So close you can touch it
It has been almost 20 years since the Vietnam Veterans Memorial was unveiled in Washington, D.C., and it seems that the memorial's power to move people only grows as the years go by.
Anyone who doubts that need not travel to Washington. In the past few days, they needed to go only as far as Packard Park in Warren where the Moving Wall Memorial has been erected. The wall is available to visitors 24 hours a day and will be in Warren until 6 p.m. July 4.
The Moving Wall is smaller than the wall in Washington, and its panels are made of a composite material, not granite. But it contains the same 58.200 names of the men and women who died in the service of their country during the Vietnam War. And there is an information tent equipped with a computer that enables visitors to locate any name on the wall in short order.

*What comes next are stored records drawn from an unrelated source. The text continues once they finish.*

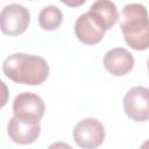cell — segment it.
<instances>
[{
	"label": "cell",
	"mask_w": 149,
	"mask_h": 149,
	"mask_svg": "<svg viewBox=\"0 0 149 149\" xmlns=\"http://www.w3.org/2000/svg\"><path fill=\"white\" fill-rule=\"evenodd\" d=\"M1 31L8 36H19L23 34L30 22V12L19 3L5 6L0 14Z\"/></svg>",
	"instance_id": "3957f363"
},
{
	"label": "cell",
	"mask_w": 149,
	"mask_h": 149,
	"mask_svg": "<svg viewBox=\"0 0 149 149\" xmlns=\"http://www.w3.org/2000/svg\"><path fill=\"white\" fill-rule=\"evenodd\" d=\"M2 72L14 83L36 86L47 80L49 65L41 56L15 52L3 61Z\"/></svg>",
	"instance_id": "6da1fadb"
},
{
	"label": "cell",
	"mask_w": 149,
	"mask_h": 149,
	"mask_svg": "<svg viewBox=\"0 0 149 149\" xmlns=\"http://www.w3.org/2000/svg\"><path fill=\"white\" fill-rule=\"evenodd\" d=\"M74 33L77 38L86 45L98 44L104 38L105 35V30L91 16L88 12L81 14L77 19L74 23Z\"/></svg>",
	"instance_id": "9c48e42d"
},
{
	"label": "cell",
	"mask_w": 149,
	"mask_h": 149,
	"mask_svg": "<svg viewBox=\"0 0 149 149\" xmlns=\"http://www.w3.org/2000/svg\"><path fill=\"white\" fill-rule=\"evenodd\" d=\"M63 21V14L56 6H45L38 14V24L42 29L51 31L57 29Z\"/></svg>",
	"instance_id": "8fae6325"
},
{
	"label": "cell",
	"mask_w": 149,
	"mask_h": 149,
	"mask_svg": "<svg viewBox=\"0 0 149 149\" xmlns=\"http://www.w3.org/2000/svg\"><path fill=\"white\" fill-rule=\"evenodd\" d=\"M142 148H149V141H147V142H144L142 146H141Z\"/></svg>",
	"instance_id": "4fadbf2b"
},
{
	"label": "cell",
	"mask_w": 149,
	"mask_h": 149,
	"mask_svg": "<svg viewBox=\"0 0 149 149\" xmlns=\"http://www.w3.org/2000/svg\"><path fill=\"white\" fill-rule=\"evenodd\" d=\"M148 71H149V59H148Z\"/></svg>",
	"instance_id": "5bb4252c"
},
{
	"label": "cell",
	"mask_w": 149,
	"mask_h": 149,
	"mask_svg": "<svg viewBox=\"0 0 149 149\" xmlns=\"http://www.w3.org/2000/svg\"><path fill=\"white\" fill-rule=\"evenodd\" d=\"M72 137L80 148L94 149L104 142L105 128L98 119L86 118L74 126Z\"/></svg>",
	"instance_id": "277c9868"
},
{
	"label": "cell",
	"mask_w": 149,
	"mask_h": 149,
	"mask_svg": "<svg viewBox=\"0 0 149 149\" xmlns=\"http://www.w3.org/2000/svg\"><path fill=\"white\" fill-rule=\"evenodd\" d=\"M88 13L105 31L113 28L119 19L118 8L111 0H97L91 5Z\"/></svg>",
	"instance_id": "30bf717a"
},
{
	"label": "cell",
	"mask_w": 149,
	"mask_h": 149,
	"mask_svg": "<svg viewBox=\"0 0 149 149\" xmlns=\"http://www.w3.org/2000/svg\"><path fill=\"white\" fill-rule=\"evenodd\" d=\"M62 3H64L65 6H68V7H72V8H74V7H79V6H81V5H84L85 2H86V0H59Z\"/></svg>",
	"instance_id": "7c38bea8"
},
{
	"label": "cell",
	"mask_w": 149,
	"mask_h": 149,
	"mask_svg": "<svg viewBox=\"0 0 149 149\" xmlns=\"http://www.w3.org/2000/svg\"><path fill=\"white\" fill-rule=\"evenodd\" d=\"M123 109L126 115L136 122L149 120V88L135 86L123 97Z\"/></svg>",
	"instance_id": "5b68a950"
},
{
	"label": "cell",
	"mask_w": 149,
	"mask_h": 149,
	"mask_svg": "<svg viewBox=\"0 0 149 149\" xmlns=\"http://www.w3.org/2000/svg\"><path fill=\"white\" fill-rule=\"evenodd\" d=\"M120 28L126 43L134 50L149 48V16L142 3H128L122 8Z\"/></svg>",
	"instance_id": "7a4b0ae2"
},
{
	"label": "cell",
	"mask_w": 149,
	"mask_h": 149,
	"mask_svg": "<svg viewBox=\"0 0 149 149\" xmlns=\"http://www.w3.org/2000/svg\"><path fill=\"white\" fill-rule=\"evenodd\" d=\"M45 105L43 99L31 92H22L15 97L13 114L21 119L41 120L44 115Z\"/></svg>",
	"instance_id": "52a82bcc"
},
{
	"label": "cell",
	"mask_w": 149,
	"mask_h": 149,
	"mask_svg": "<svg viewBox=\"0 0 149 149\" xmlns=\"http://www.w3.org/2000/svg\"><path fill=\"white\" fill-rule=\"evenodd\" d=\"M9 139L19 144H30L35 142L41 134L40 120L21 119L13 115L7 125Z\"/></svg>",
	"instance_id": "8992f818"
},
{
	"label": "cell",
	"mask_w": 149,
	"mask_h": 149,
	"mask_svg": "<svg viewBox=\"0 0 149 149\" xmlns=\"http://www.w3.org/2000/svg\"><path fill=\"white\" fill-rule=\"evenodd\" d=\"M104 66L112 76H125L132 71L134 66V57L127 49L113 48L105 54Z\"/></svg>",
	"instance_id": "ba28073f"
}]
</instances>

This is not the first time the wall has been in this area. It was in Meadville, Pa., in 1998, Youngstown in 1996 and in Leetonia in 1992. The Moving Wall shares its preamble with the Washington memorial. It reads: "In honor of the men and women of the armed forces of the United States who served in the Vietnam War, the names of those who gave their lives and of those who remain missing are inscribed in the order they were taken from us."
To see those names, to touch them and to feel them is to come just a bit closer to understanding the sacrifice they made. For just another day, those names and the thoughts they inspire are but a short drive away for anyone reading this newspaper.
It is a drive worth making -- especially at a time when we are celebrating the freedom and independence for which all our veterans have made so many sacrifices.